Staff should not have to work public holidays without having the option of taking time off. This is the conclusion the Federal Court of Australia reached after hearing that BHP allegedly forced 85 Operations Services employees to complete 12.5 hour shifts on both Christmas and Boxing days back in 2019.
The Mining and Energy Union (MEU) successfully argued that affected staff members should have received extra pay for those hours, or had the option to go on leave. Requiring them to keep performing duties as part of their regular roster allegedly contravened the Fair Work Act.
“The requirement that there be a ‘request’ rather than a unilateral command, prompts the capacity for discussion, negotiation and a refusal,” judges said in their final decision according to the Australian Associated Press.
“As a result of this decision mining companies and all employers will need to be more respectful of employees’ rights to enjoy public holidays and come up with ways to provide choice,” MEU general president Tony Maher added.
The proponent has less than 28 days to appeal the decision.

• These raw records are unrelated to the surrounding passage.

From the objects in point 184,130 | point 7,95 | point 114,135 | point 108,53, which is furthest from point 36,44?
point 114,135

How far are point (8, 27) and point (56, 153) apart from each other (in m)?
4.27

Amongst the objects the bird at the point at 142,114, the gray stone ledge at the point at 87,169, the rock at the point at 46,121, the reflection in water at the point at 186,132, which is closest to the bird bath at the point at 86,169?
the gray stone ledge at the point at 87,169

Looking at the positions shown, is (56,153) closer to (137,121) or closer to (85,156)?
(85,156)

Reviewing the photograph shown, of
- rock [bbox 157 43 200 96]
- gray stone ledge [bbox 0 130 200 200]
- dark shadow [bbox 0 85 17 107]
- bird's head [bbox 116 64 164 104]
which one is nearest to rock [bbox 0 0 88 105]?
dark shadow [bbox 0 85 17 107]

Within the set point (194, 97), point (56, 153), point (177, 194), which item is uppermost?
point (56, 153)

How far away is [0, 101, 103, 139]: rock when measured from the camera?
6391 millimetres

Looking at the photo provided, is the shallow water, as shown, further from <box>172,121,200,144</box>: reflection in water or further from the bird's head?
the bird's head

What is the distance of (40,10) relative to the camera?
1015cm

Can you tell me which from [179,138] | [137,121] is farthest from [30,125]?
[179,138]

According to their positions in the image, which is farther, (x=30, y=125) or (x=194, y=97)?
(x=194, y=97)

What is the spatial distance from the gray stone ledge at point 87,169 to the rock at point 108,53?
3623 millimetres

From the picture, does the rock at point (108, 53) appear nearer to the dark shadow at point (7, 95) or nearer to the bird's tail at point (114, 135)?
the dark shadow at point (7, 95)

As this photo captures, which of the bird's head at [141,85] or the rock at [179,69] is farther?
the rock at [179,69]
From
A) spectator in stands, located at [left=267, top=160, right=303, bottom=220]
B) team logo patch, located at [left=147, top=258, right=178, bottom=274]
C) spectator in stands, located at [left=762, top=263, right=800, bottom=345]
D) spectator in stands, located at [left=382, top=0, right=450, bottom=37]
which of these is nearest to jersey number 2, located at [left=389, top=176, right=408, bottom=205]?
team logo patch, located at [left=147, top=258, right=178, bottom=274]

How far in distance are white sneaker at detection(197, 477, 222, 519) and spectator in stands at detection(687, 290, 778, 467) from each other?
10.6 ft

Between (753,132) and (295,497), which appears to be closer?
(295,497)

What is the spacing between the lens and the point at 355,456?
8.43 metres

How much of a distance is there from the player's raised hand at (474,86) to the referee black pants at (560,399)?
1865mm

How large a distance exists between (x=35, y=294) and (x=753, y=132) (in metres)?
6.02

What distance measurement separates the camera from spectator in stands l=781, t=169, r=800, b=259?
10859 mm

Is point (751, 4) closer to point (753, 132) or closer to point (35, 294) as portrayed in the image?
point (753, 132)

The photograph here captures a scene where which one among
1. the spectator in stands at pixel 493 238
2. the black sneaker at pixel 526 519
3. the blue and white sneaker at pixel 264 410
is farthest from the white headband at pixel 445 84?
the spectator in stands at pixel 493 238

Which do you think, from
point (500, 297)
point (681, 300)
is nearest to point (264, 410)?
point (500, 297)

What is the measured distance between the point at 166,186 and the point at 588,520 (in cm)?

Meanwhile, the Federal Government is considering whether to count more casual work hours towards long service leave.
The new Protecting Worker Entitlements Bill proposes amending the Coal Long Service Leave Act to lift the number of weekly hours counted towards long service leave to 35.
“Casuals have been short-changed because there has been no provision to average out the 35 ordinary hours over the roster cycle, as is the case for permanent employees,” MEU general secretary Grahame Kelly said in a public statement.